- _WHAT THE EXERCISE ASKS_
Answer these from the text on Bristol's 2018 office market:
(a) Across how many deals was Bristol city centre office space taken during 2018?
(b) What share of city centre take-up did the TMT sector account for?
(c) What vacancy rate does the text give for Bristol city centre?

━━━ STUDY TEXT

Bristol city centre’s limited supply suppressed any ability for take-up growth during 2018
Bristol’s office market is one constricted by tight and limited supply. This lack of supply saw 2018 city centre take-up fall broadly in line with the long term average but 13% below 2017. In total, Bristol city centre saw 532,000 sq ft of office space taken during 2018 across 105 deals, of which 129,000 sq ft could be considered Grade A. However, in Bristol’s out-of-town market take-up was 26% above the 10-year annual average, ending 2018 with a total office take-up of 401,000 sq ft.
Bristol city centre saw 532,000 sq ft of office space taken across 105 deals during 2018Savills Research
The most active sector in the city centre during 2018 was TMT which accounted for 29% of total take-up. Followed by business and consumer services which took 19% and insurance and financial services who took 14% of city centre take-up.
The most notable key deals in the city centre were seen at Palmer Capital/Cubex’s speculatively built Aurora building at Finzels Reach, with occupiers such as Parmenion Capital (31,233 sq ft), Experis (5,002 sq ft) and Amdaris (3,194 sq ft) all signing up to space in advance of practical completion at the building.
The Aurora Building, Finzels Reach which has been available for occupation since June 2018.
Savills are acting on behalf of the landlord.
The serviced office sector was also particularly active in Bristol city centre, during 2018 there was a 328% increase in take-up to this sector. Runway East were a key deal signing for 30,000 sq ft at 1 Victoria Street. The success of the serviced office sector in Bristol has been facilitated by serviced office occupier’s preference for large deals, allowing them to acquire large chunks of Bristol’s office supply.
Over the past five years the average deal size to a serviced office provider has been 11,000 sq ft, while over the same period the average deal size to all other sectors was just 5,000 sq ft.
In Bristol’s out-of-town market take-up was dominated by the public services education and health industries which accounted for 35% of total take-up. Other active sectors included engineering who took 14% of take-up and retail and leisure who took 9% of take-up.
Bristol city centre currently has a vacancy rate of just 3.6%, and it is clear that take-up will continue to be impacted by lacking supply until new developments become available.

━━━━━━
━━━ GIVEN DATA

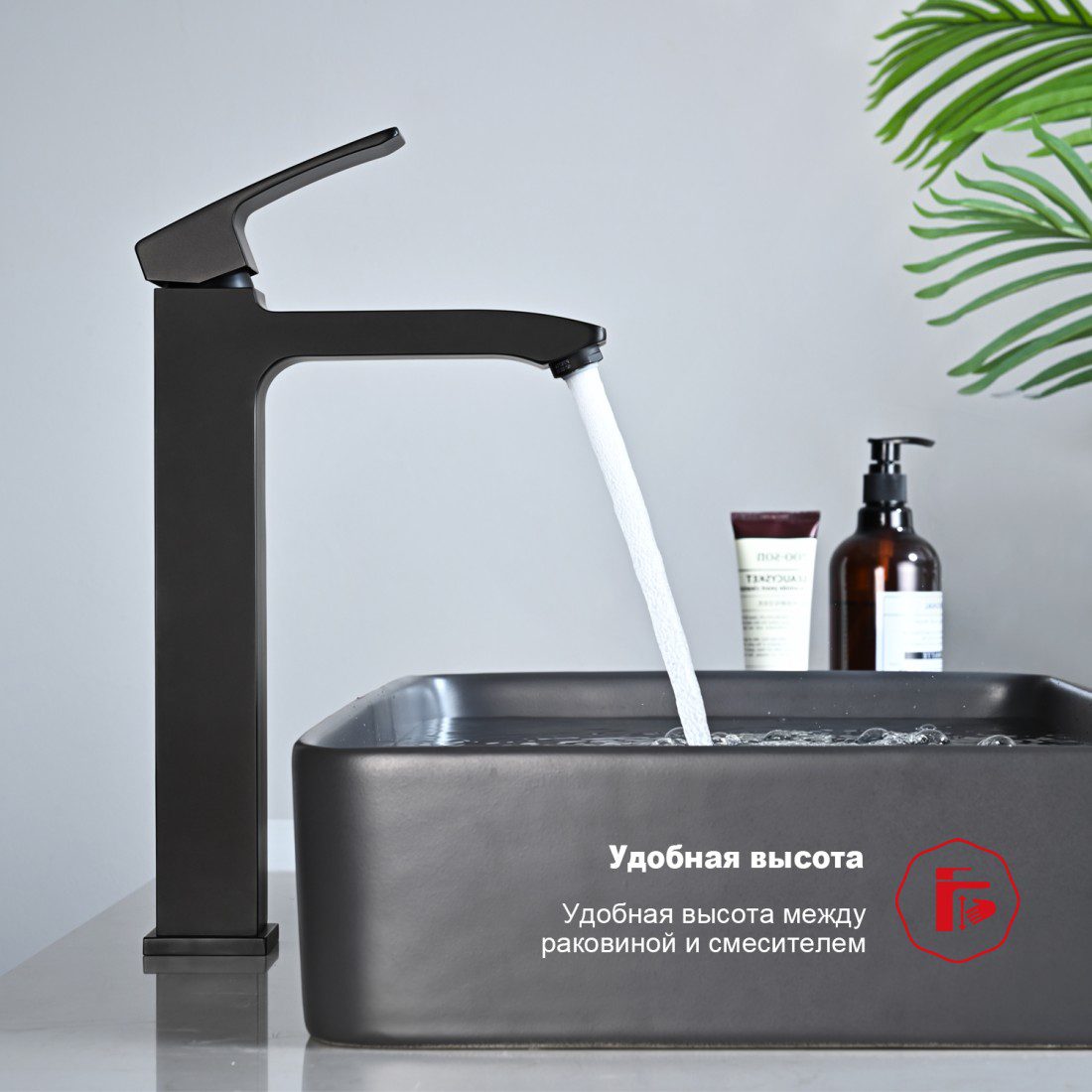 Смеситель для умывальника Raglo R01.15.06, чёрный — изображение 12
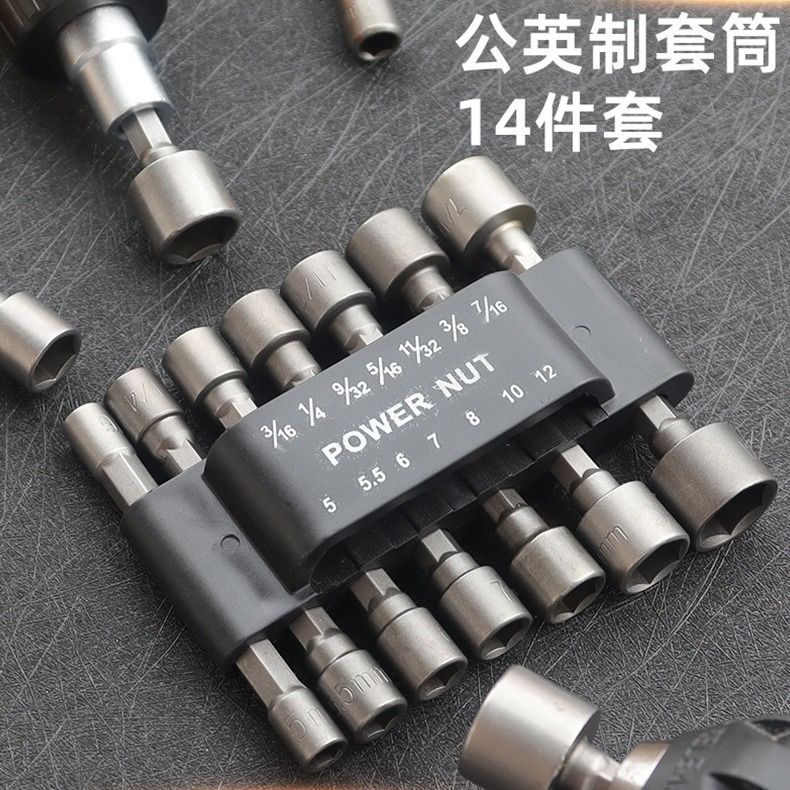 加强耐用风批套筒批头全套电动扳手加深内六角套筒头加长电钻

━━━━━━

- _SOLUTION_
(a) 105 deals
(b) 29%
(c) 3.6%